White’s speech was spot-on in terms of her discomfort of Congress and others seeking to effectuate social policy or political change through use of the SEC’s powers of mandatory disclosure. White stated:
“When disclosure gets to be too much or strays from its core purpose, it can lead to ‘information overload’ – a phenomenon in which ever increasing amounts of disclosure make it difficult for investors to focus on the information that is material and most relevant to their decision-making as investors in our financial markets. To safeguard the benefits of this ‘signature mandate,’ the SEC needs to maintain the ability to exercise its own independent judgment and expertise when deciding whether and how best to impose new disclosure requirements. For, it is the SEC that is best able to shape disclosure rules consistent with the federal securities laws and its core mission. But from time to time, the SEC is directed by Congress or asked by interest groups to issue rules requiring disclosure that does not fit within our core mission.”
[As an aside, although not mentioned in White’s speech, this is exactly what happened with the SEC in terms of the FCPA. As detailed in the “Story of the Foreign Corrupt Practices Act,” the SEC wanted no part in enforcing the FCPA’s anti-bribery provisions as it viewed such enforcement beyond its core mission. However, Congressional leaders – most notably Senator William Proxmire – insisted largely because in the post-Watergate environment the DOJ was not viewed as sufficiently independent.]

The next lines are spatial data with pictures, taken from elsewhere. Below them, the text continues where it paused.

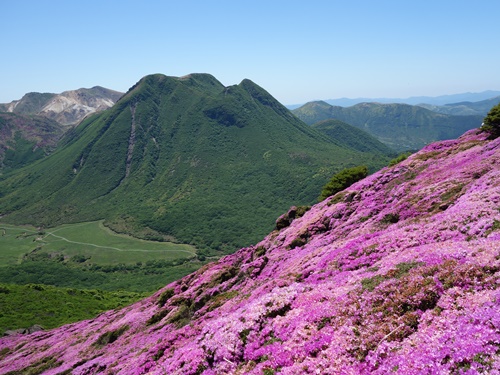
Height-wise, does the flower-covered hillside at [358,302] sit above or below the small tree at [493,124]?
below

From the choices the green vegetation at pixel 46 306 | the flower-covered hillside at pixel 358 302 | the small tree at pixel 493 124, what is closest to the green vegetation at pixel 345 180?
the flower-covered hillside at pixel 358 302

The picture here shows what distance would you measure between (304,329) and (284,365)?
248cm

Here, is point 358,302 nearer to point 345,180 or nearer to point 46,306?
point 345,180

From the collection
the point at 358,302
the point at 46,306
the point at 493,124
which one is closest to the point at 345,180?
the point at 493,124

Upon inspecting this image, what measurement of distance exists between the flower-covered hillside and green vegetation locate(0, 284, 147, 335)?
2886cm

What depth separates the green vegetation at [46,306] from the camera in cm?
7581

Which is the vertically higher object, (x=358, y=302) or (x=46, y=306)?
(x=358, y=302)

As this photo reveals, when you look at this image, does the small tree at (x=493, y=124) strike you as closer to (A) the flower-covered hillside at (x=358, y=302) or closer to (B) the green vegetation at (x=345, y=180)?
(A) the flower-covered hillside at (x=358, y=302)

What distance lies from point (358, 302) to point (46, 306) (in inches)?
3767

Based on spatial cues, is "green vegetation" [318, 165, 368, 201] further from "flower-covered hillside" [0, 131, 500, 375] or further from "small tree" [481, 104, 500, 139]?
"small tree" [481, 104, 500, 139]

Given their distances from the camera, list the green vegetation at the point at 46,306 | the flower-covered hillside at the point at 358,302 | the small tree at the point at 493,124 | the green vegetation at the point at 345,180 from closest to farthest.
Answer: the flower-covered hillside at the point at 358,302 < the small tree at the point at 493,124 < the green vegetation at the point at 345,180 < the green vegetation at the point at 46,306

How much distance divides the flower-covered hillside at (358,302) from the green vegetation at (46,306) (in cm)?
2886

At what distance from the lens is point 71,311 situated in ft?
276

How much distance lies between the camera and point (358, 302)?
17.9 m
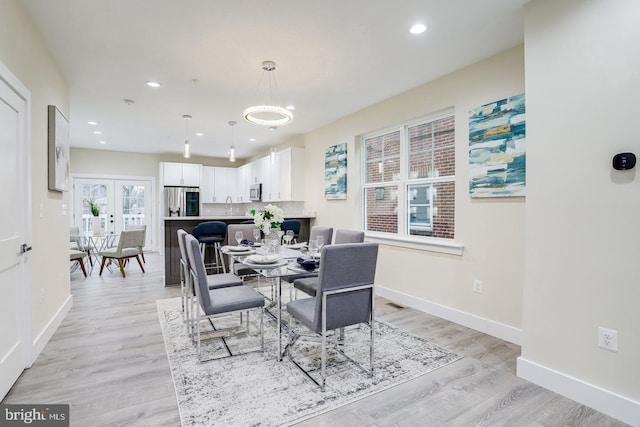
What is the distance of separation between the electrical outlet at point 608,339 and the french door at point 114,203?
9.10m

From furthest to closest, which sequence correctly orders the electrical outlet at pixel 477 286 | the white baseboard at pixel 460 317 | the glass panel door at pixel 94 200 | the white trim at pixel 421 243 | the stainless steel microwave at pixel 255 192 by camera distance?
1. the glass panel door at pixel 94 200
2. the stainless steel microwave at pixel 255 192
3. the white trim at pixel 421 243
4. the electrical outlet at pixel 477 286
5. the white baseboard at pixel 460 317

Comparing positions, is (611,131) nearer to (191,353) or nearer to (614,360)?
(614,360)

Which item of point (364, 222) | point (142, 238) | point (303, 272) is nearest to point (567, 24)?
point (303, 272)

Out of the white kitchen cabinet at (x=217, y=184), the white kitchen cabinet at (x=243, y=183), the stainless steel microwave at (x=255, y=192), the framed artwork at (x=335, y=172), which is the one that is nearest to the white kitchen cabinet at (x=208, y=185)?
the white kitchen cabinet at (x=217, y=184)

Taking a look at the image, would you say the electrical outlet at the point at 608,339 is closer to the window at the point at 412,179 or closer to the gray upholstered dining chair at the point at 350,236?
the window at the point at 412,179

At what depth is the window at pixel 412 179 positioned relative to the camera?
11.9ft

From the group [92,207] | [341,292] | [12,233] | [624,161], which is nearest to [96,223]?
[92,207]

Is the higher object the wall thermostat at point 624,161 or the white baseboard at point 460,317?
Result: the wall thermostat at point 624,161

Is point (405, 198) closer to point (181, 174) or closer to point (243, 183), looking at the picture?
point (243, 183)

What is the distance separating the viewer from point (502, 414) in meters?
1.89

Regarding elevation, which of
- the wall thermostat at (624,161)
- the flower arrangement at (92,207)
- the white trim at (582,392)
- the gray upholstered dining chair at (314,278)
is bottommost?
the white trim at (582,392)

Speaking of the Dodd-Frank Act, White stated:
“But other mandates [in Dodd-Frank], which invoke the Commission’s mandatory disclosure powers, seem more directed at exerting societal pressure on companies to change behavior, rather than to disclose financial information that primarily informs investment decisions. That is not to say that the goals of such mandates are not laudable. Indeed, most are. […] But, as the Chair of the SEC, I must question, as a policy matter, using the federal securities laws and the SEC’s powers of mandatory disclosure to accomplish these goals.”
(See here for the prior post – days after Congress passed Dodd-Frank in 2010 – noting that Section 1504 of Dodd-Frank “Disclosure of Payments by Resource Extraction Issuers” did not represent sound policy for the same reasons White identified above).

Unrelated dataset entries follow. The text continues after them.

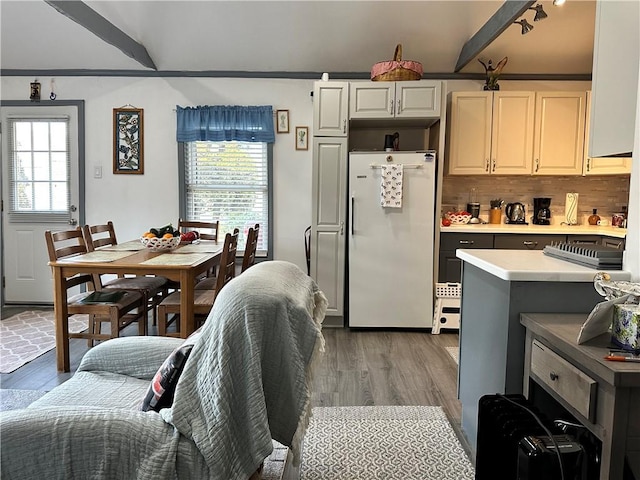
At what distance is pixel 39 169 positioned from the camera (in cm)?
462

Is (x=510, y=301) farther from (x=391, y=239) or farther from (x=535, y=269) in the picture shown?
(x=391, y=239)

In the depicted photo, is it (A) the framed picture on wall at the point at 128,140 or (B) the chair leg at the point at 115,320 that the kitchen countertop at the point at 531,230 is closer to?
(B) the chair leg at the point at 115,320

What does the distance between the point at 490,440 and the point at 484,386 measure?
0.41 m

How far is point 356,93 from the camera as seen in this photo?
3.90 m

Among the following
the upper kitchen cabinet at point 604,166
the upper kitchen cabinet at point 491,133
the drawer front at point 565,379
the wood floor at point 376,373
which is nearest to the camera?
the drawer front at point 565,379

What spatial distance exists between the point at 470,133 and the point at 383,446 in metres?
3.05

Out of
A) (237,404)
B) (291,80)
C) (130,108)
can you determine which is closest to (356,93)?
(291,80)

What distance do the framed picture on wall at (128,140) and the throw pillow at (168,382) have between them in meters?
3.78

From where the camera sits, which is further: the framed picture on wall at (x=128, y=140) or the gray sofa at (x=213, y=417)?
the framed picture on wall at (x=128, y=140)

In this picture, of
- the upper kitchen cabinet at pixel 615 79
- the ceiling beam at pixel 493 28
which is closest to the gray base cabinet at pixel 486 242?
the ceiling beam at pixel 493 28

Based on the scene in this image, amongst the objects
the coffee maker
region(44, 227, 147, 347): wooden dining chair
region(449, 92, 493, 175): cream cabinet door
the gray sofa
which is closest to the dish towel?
region(449, 92, 493, 175): cream cabinet door

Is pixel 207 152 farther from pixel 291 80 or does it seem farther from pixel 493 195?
pixel 493 195

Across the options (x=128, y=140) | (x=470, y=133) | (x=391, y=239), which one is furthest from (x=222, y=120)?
(x=470, y=133)

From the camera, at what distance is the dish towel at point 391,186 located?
3801 mm
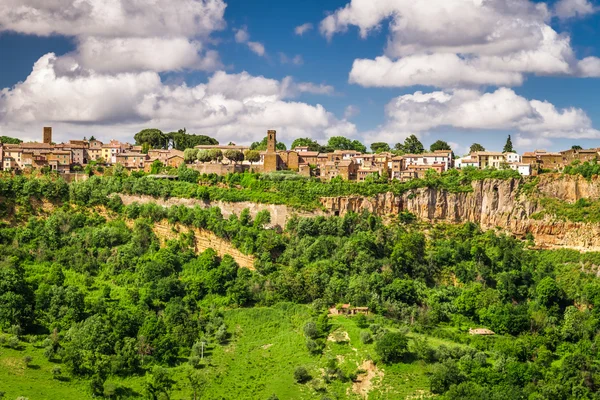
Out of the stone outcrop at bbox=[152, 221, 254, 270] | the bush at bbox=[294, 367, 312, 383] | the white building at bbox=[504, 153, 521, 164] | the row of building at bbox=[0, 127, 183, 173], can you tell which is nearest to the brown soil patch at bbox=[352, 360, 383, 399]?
the bush at bbox=[294, 367, 312, 383]

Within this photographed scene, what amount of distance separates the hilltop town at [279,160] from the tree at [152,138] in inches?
429

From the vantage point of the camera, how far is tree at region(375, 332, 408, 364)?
47000mm

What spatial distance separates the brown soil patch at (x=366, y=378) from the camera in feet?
150

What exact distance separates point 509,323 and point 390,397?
1388 cm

The final portion of White’s speech concerned “Judicial Involvement.” She stated as follows.
“I should not conclude this talk about the importance of independence without mentioning our third branch of government – the judiciary. When I urge the courts to defer to the SEC’s independence and expertise, I am really only making the point that separation of powers requires each of us to respect and stay in our respective lanes.
We recognize that, under the law, a court can review a settlement. But a court that reviews a settlement that a law enforcement agency like ours enters with a defendant has a more limited task. It is unlike a court’s wide-ranging inquiry into the merits of a class-action settlement, for example. A court reviewing a consent judgment in one of our cases has a narrower focus – making sure that the settlement is not ambiguous and that it does not affirmatively harm third parties or impose an undue burden on the court’s own resources.”
By requesting the judiciary to stay in its “respective lane,” White misses the point – sticking with the traffic analogy – that the SEC is driving a different car in an enforcement action compared to its typical regulator car. As the Supreme Court recently unanimously recognized in the Gabelli decision (see here for the prior post), “in a civil penalty action, the [SEC] is not only a different kind of plaintiff, it seeks a different kind of relief.”
As noted in this prior guest post, Gabelli is “an encouraging sign that the justices may be ready, willing, and able to take on other troubling issues that arise as federal law enforcement agencies continue to blur the lines between traditional criminal prosecution and increasingly punitive “civil” prosecution.”
In another speech last week, this article quotes White as follows.
“I realized just how much leverage the SEC has,” Ms. White said, speaking at the Women, Influence & Power in Law summit in Washington. Many public companies would sooner acquiesce to a demand for an admission than engage in a long-running dispute with the agency, she suggested. “You don’t want to be at war with your main regulator,” she added, saying the policy shift takes advantage of “perhaps more leverage than the SEC realized that it has.”
Spot-on and given that the SEC has acknowledged in litigation that an SEC settlement “do[es] not necessarily reflect the triumph of one party’s position over the other” (see “The Facade of FCPA Enforcement” for a more extensive discussion), White’s comments are hardly surprising.
Yet they do highlight why it is not wise policy to link whistleblower awards to SEC settlements (see here for the prior post) or suggest that SEC FCPA settlement money ought to be paid out to alleged “victims” (see here for the prior post).